*本文*:
━━━━━━━━━━━━━━━━━━━━
同じ頃、彼女も有志で「センチメンタル・アマレット・ポジティブ」というのを上演し、お互いたいへんやなあと
いうことで再び連絡をとり始めた。
3月6日~9日に公演をしたと思う。
それから僕が作ったチラシを見て、大阪のデザイン会社から話がきた。
一度会いたいと言ってきたのだ。
ある日K子と電話で話をしていると、2年前のことが話しに出た。
「あのとき私が電話かけたとき、あんたがちゃんと言うてくれたら付き合ってたのになぁ・・・」
といわれてしまった。
あの時ぼくは一週間も後にくるぐらいなんだからだめだろうと思ってしまっていたのだった。
まさかそんなことは夢にも思わなかった。
あのときすぐにあきらめてしまった自分を恨んだ。
なぜすくに手を引いてしまったのか・・。
しかしもうこの時はK子は彼氏がいたし、僕は東京に就職が決っていた。
大阪のデザイン会社のほうも東京に就職が決っていますのでと言ってしまった。
「東京へ行く日、ホームでシンデレラエキスプレスしたるわ」
K子は電話でそういってくれたのだが、
「ありがとう・・・でも夜遅くに出発するしええわ」
と言った。
気持ちはうれしかったが、今となってはもう・・・と思った。
別れの日は友達四人と京都中をトランクを捜し回った。
京都を出る記念に「浪漫飛行」みたいにトランク欲しい。
といったところ、車を運転してかばん屋を廻ってくれた。
しかし思ったのが見つからなかったが、最後に
「そうや。古道具屋やったらあるかも」
と思い、四条木屋町にある古道具屋を思い出した。
映画関係者も小道具探しに来ると聞いたことがあった。
あそこならあるかもと思った。
古い京町家に所狭しとおかれた道具の中に、歌に出てくるような古い革のトランクがあった。
亭主が言うには大正時代のものらしい。
カギが片方馬鹿になっているので安くしてもらい、少し雨の振る中、車に乗った。
木屋町は河原町から一本東に入った南北のとおりで、飲み屋が多い繁華街だ。
人通りをぬけ、車でまつ友人のところまで走っていった。
電車がくるまで最後に京都タワーに登った。
そこから見渡す夜景は綺麗だった。
京都タワーは京都の人間にとって景観を壊すと、未だに評判は悪いが、
このとき見る夜景はさすがに綺麗に見えた。
碁盤の目のような道が、ライトによって放射状にみえる。
やがて夜行列車に乗り,僕は友達と別れ、京都時代に別れを告げた。
これでもうK子とも会うことはないだろうと思ったが、不思議なことに、その後も続いていた。
就職した彼女は、出張で東京に来ることがあったのだ。
その時あっていたのだ。
お互い付き合っている人がいたが、普通にあっていた。
以前京都を出る前に芝居をやったとき、打ち合わせをうちの離れでやっていたが、その時、K子から電話が
あった。ぼくは打ち合わせを中断して電話に出たのだが、そのとき僕を好きだという女の子がいて、
その電話がK子だと知ると、いっきに顔つきが変わり、まるで般若のようだったと、止めるに必死だったと、
後日その場に居合わせた人たちがいっていた。
━━━━━━━━━━━━━━━━━━━━
空間に関する質問データの行:

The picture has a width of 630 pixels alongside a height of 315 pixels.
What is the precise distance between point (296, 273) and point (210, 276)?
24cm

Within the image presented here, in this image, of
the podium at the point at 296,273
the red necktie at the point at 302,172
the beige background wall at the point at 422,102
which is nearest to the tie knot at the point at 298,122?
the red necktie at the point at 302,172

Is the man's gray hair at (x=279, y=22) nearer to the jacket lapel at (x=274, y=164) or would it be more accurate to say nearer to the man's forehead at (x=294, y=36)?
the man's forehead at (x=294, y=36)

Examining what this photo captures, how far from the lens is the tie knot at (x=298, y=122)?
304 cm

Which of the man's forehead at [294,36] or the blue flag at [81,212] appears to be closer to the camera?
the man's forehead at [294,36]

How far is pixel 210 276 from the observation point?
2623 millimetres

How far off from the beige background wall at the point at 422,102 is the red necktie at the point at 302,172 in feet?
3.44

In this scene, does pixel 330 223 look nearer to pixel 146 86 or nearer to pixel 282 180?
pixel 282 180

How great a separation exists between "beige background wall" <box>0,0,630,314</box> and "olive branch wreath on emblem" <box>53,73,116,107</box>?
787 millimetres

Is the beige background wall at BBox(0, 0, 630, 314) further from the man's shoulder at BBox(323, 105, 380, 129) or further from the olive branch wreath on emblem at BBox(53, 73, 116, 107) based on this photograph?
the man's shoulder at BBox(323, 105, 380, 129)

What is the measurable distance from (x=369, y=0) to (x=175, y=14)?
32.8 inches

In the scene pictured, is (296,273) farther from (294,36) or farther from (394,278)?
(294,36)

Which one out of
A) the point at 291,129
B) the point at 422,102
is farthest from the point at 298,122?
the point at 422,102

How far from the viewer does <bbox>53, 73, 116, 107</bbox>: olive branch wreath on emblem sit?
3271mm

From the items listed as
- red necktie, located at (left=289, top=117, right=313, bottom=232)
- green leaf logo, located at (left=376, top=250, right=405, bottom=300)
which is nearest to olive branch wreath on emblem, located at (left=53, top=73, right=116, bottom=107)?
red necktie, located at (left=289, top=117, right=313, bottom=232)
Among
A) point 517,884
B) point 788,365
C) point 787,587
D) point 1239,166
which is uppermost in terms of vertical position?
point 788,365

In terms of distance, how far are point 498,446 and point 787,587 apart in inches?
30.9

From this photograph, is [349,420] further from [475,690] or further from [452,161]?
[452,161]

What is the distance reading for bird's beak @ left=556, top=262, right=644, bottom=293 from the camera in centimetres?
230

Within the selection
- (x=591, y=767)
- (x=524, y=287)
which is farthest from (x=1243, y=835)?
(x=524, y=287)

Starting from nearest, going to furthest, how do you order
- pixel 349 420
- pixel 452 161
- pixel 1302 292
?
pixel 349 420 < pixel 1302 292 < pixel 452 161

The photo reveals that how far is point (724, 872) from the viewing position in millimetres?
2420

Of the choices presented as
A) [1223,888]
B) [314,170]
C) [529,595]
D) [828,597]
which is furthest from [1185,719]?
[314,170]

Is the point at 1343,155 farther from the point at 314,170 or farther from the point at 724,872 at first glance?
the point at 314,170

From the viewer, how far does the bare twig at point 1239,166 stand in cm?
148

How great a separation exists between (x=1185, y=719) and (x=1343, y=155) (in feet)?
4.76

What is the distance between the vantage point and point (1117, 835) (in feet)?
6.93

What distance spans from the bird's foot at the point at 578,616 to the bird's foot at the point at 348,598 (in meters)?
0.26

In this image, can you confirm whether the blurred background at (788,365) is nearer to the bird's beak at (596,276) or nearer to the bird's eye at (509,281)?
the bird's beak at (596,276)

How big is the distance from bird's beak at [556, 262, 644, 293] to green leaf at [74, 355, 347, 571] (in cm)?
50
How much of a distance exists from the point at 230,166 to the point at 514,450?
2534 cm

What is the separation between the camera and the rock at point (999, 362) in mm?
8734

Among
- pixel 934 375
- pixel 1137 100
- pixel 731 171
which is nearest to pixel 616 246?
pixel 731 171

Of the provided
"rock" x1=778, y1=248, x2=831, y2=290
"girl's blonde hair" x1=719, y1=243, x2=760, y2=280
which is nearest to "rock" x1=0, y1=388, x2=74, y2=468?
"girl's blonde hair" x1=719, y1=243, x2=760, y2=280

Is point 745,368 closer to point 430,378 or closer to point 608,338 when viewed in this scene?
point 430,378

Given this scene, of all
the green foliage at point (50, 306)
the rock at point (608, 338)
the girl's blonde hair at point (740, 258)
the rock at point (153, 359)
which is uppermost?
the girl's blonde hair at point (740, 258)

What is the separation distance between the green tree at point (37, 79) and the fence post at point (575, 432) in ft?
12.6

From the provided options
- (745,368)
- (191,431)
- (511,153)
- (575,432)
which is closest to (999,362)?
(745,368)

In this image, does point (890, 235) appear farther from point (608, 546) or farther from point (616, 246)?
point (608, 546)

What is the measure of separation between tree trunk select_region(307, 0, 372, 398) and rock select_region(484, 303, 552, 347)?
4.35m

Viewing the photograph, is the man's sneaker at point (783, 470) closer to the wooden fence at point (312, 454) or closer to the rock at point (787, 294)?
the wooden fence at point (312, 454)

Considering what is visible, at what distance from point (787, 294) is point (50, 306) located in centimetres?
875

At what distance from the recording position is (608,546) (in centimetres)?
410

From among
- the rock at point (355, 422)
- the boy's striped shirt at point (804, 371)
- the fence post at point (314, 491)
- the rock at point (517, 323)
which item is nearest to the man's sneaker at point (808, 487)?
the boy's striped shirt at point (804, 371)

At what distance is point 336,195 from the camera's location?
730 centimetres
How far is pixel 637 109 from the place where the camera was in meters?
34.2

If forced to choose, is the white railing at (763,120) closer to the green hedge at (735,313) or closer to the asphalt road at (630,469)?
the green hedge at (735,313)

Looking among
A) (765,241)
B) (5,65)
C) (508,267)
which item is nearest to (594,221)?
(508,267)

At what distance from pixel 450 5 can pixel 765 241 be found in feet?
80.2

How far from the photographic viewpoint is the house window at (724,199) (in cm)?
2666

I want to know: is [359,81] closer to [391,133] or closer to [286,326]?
━━━━━━━━━━━━━━━━━━━━
*問題と課題*:
[1] 次の(a)〜(c)がそれぞれ本文の内容と合っているかを「はい」か「いいえ」で答え、判断の根拠となる本文の語句をそのまま引用してください。(a) 古道具屋で見つけたトランクは、亭主の話では大正時代のものらしい。(b) 語り手は昼間の列車で京都を発った。(c) 木屋町は河原町から一本西に入った通りである。
[2] 本文の最後の文の後から、話を書き進めてください。

*各課題の解答*:
[1]
(a) はい。「亭主が言うには大正時代のものらしい。」
(b) いいえ。「やがて夜行列車に乗り」
(c) いいえ。「木屋町は河原町から一本東に入った南北のとおりで」

[2]
それとも知らず僕はいい気になって電話で話をしていたのだった。
まさか真後ろでそんなことがあるとは夢にも思わなかった。
また、東京に出てその頃一時期一緒にすんでいた彼女がいたときも、K子と会う約束が手帳に書いてあったのを
見て大変な目に会ったことがあった。
ちょうどぼくはその彼女とうまくいっていなかったので、お互い距離を置こうといおうとしていた矢先で、
別にやましいことはなかったが、会うことは事実なので、そのことについてはいい訳もしなかった。
しかしそれがよけいにややこしい結果となり、静めるのに大変だった。
その彼女と別れたあと、今のアパートを捜すにK子に付き合ってもらって決めた。
最初に入った不動産屋の物件を一緒に見に行った。
一目で決めた。
条件にぴったりだったのだ。
トイレ風呂別。二部屋に庭、角部屋日当たり良し、であった。
不動産屋に
「一緒に住まれるんですか?」
と聞かれた。
「いえ・・彼女は付き添いです」
「ああ・・そうなんですか・・・一緒に住まれるのかと思いましたよ」
僕は判子を押しながら、一瞬もしかするとあの時うまくいっていれば、そんな可能性があったかもしれない、と思った。
今となってはもう戻れない遠い昔のこととなってしまった。
もしあのとき付き合うことになっていたなら、僕は東京に来ていなかったし、大阪のデザイン事務所にいたかもしれない。
今ごろはデザイナーの端くれぐらいにはなっていたかもしれない。
芝居はそこそこ趣味で、関西の劇団を2人で見ていたかもしれない。
少なくともこんなに芝居や映像の仕事をして、蒲田に事務所なんて持っていなかっただろう。
その後僕が関西に帰るときに会ったりしていたが、3年ほど前に彼女が結婚することとなって会うことがなくなってしまった。
ようやく32歳にして僕の青春時代はピリオドを迎えた。
映画を作り始めて、HPができ、ブログに思いついたことをチョコチョコと書いている。
ある日のこと、ブログのコメントに書き込みがあった。
「ほかのわらじはもうすてたのかな。わらじの忘れ形見、まだもってるよ」
というコメントだった。
名前はかいていなかった。
しかしすぐ誰だかわかった。
そんなのを渡した相手なんて1人しかいないのだ。
忘れ形見とは、昔、僕がK子に描いた似顔絵とイラストのことだ。
もう随分前のことなのに未だに持っていてくれるとは思わなかった。
夢のかけらを持っていた、そんなような気分だった。
もう忘れていることもたくさんある。
楽しかった高校生活から20年近くの月日が流れた。
あの頃は高校卒業してからのことなんて想像も出来なかったし、
卒業しても高校3年間以上の時間をよそで過ごすことが耐えられなかった。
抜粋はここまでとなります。